À lire les commentaires sur mes trois dernières chroniques — « Écrire au XXIe siècle », « Qui a peur d’Antidote au cégep ? » et « Repensons l’école pour mieux enseigner le français » —, je constate que plusieurs lecteurs ne comprennent pas bien le fonctionnement des logiciels d’aide à la rédaction. Ceux qui contestent leur pertinence comme outil pédagogique dans l’enseignement du français présument à tort que ces logiciels font tout par eux-mêmes. Or, ils ne corrigent rien : ils donnent à l’utilisateur les outils pour bien le faire.
Par ailleurs, ces outils — divers dictionnaires et grammaires — font que ces logiciels sont bien autre chose que des correcteurs. Le potentiel de ces outils est tel que des enseignants qui en auraient la maîtrise (et qui seraient adéquatement formés à le faire) pourraient s’en servir pour élaborer toutes sortes d’exercices, de jeux et de méthodes pour enseigner la langue.
En fait, ce qu’il y a de plus fascinant avec les logiciels d’aide à la rédaction, c’est leur réel potentiel multiplicateur : bien intégrés à l’enseignement, ils ne seront pas une béquille pour les élèves, mais au contraire un tremplin pour toute une génération de jeunes Québécois en leur permettant de faire avec la langue certaines choses qui sont plutôt difficiles avec les outils traditionnels.

== Ensemble d'items ==
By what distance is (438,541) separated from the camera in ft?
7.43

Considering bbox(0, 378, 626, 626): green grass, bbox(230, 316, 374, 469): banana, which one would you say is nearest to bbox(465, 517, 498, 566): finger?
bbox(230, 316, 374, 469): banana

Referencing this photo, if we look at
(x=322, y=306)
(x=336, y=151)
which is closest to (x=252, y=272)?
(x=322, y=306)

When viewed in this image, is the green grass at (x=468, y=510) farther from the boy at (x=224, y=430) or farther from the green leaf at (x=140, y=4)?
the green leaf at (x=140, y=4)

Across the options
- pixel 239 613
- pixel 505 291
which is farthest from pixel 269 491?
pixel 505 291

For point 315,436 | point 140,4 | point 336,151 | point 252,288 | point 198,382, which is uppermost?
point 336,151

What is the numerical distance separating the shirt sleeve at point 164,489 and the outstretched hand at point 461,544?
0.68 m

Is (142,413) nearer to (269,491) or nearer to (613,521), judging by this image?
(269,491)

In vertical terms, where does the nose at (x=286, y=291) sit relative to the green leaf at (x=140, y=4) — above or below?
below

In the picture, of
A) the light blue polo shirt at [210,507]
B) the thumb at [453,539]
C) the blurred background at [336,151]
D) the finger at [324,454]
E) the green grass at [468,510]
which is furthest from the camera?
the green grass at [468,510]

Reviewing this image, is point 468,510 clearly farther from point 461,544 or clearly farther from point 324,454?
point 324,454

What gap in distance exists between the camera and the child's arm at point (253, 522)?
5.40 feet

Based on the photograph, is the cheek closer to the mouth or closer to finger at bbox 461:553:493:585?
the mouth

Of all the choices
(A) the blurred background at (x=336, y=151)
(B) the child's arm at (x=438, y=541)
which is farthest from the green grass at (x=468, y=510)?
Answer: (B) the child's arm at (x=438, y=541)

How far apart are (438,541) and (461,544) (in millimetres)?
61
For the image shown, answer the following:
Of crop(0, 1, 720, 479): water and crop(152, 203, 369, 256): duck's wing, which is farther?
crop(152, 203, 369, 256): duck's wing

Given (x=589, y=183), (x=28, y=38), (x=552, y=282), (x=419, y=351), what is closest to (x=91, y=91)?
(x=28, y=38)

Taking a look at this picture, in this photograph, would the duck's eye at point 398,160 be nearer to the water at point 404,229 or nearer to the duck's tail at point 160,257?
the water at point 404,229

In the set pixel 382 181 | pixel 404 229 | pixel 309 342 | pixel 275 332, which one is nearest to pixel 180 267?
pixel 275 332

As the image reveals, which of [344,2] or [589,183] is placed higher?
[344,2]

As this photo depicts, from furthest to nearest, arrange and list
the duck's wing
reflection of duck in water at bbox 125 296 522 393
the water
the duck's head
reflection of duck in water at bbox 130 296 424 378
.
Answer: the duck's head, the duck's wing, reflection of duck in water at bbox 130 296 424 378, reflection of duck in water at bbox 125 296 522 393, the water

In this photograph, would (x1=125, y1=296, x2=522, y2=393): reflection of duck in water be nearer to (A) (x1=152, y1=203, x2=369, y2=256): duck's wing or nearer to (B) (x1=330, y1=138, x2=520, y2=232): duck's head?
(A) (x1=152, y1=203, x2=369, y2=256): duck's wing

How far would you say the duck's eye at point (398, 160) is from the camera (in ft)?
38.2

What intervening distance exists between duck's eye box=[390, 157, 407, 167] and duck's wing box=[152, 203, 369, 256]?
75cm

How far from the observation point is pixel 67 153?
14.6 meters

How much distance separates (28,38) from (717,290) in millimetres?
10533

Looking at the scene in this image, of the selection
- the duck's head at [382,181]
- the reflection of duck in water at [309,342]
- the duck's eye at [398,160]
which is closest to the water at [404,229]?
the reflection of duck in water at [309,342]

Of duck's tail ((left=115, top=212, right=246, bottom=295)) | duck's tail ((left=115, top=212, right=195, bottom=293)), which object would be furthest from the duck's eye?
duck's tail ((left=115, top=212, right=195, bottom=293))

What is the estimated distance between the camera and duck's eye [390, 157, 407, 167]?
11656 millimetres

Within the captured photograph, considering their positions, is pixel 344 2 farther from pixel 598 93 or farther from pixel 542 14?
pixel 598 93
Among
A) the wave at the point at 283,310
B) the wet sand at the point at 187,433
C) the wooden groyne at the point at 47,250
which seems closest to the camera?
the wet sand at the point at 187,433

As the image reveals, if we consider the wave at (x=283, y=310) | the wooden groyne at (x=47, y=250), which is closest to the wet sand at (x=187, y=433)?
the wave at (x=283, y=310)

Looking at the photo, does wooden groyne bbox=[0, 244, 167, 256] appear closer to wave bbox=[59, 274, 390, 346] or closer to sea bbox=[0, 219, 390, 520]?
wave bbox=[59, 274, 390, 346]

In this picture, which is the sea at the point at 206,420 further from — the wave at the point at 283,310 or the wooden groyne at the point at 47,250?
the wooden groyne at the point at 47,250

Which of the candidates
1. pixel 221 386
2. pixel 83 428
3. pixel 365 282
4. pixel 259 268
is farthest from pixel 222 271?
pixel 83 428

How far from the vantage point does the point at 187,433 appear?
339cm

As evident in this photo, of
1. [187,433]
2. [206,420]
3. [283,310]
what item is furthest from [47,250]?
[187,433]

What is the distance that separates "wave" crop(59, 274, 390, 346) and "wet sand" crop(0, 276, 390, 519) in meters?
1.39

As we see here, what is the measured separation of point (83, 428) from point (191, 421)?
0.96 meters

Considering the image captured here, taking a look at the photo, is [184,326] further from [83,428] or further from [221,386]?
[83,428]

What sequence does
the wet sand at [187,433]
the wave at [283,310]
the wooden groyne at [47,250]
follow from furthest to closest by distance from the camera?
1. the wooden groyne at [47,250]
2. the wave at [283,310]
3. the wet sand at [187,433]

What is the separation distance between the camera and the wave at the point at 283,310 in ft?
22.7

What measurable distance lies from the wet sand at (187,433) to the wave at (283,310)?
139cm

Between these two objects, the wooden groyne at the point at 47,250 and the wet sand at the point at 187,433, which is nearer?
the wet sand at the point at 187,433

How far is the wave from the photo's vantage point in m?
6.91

== Exercices ==
1. Selon le texte sur les logiciels d'aide à la rédaction, pourquoi certains lecteurs ont-ils tort de contester leur pertinence pédagogique ? Répondez en une à trois phrases.
2. Poursuivez le texte sur les logiciels d'aide à la rédaction après sa dernière phrase.

== Réponses dans l'ordre ==
1. Ces lecteurs présument à tort que les logiciels font tout par eux-mêmes. Or ils ne corrigent rien : ils donnent à l'utilisateur les outils pour bien le faire.

2.
Je dois admettre ici que les deux logiciels que je connais le mieux sont le correcteur de Word et Antidote. Je les utilise quotidiennement, mais il y en a d’autres comme ProLexis, Cordial et Le Robert Correcteur, qui ont chacun leurs particularités. Antidote offre certains modules en anglais, tandis que ProLexis est approprié aux longs textes.
Il existe aussi d’autres ressources en ligne — je pense notamment au dictionnaire Usito et aux services de traduction comme Reverso ou DeepL.
Ce qui suit est beaucoup basé sur mon expérience du seul produit québécois (Antidote), qui est largement considéré comme l’un des meilleurs dans la francophonie. C’est également celui dont je connais le mieux la conception, pour avoir fait un grand reportage à ce sujet en 2016. Je confesse donc ici mon biais québécois, tout en reconnaissant que d’autres logiciels peuvent faire le travail ou être supérieurs selon le contexte.
Et le correcteur fut
Les concepteurs d’Antidote ont été parmi les premiers à comprendre, il y a 30 ans, qu’un logiciel d’aide à la rédaction ne devrait pas « corriger », mais « signaler », car la langue est trop subtile. Même aujourd’hui, alors que l’intelligence artificielle est beaucoup plus au point, il demeure vain d’essayer de corriger. Or, c’est précisément parce que l’ordinateur signale au lieu de corriger qu’il devient utile à l’enseignement, puisqu’il ne se substitue pas à la personne qui écrit.
Le concepteur d’Antidote, Éric Brunelle, m’a expliqué récemment que son inspiratrice avait été sa prof de français en Tunisie, qui marquait les textes avec différentes couleurs. Antidote fait pareil : les erreurs sont soulignées à gros traits rouges, alors que d’autres couleurs et types de soulignement notent ce qui est inapproprié, à vérifier ou illogique. L’utilisateur doit faire le bon choix.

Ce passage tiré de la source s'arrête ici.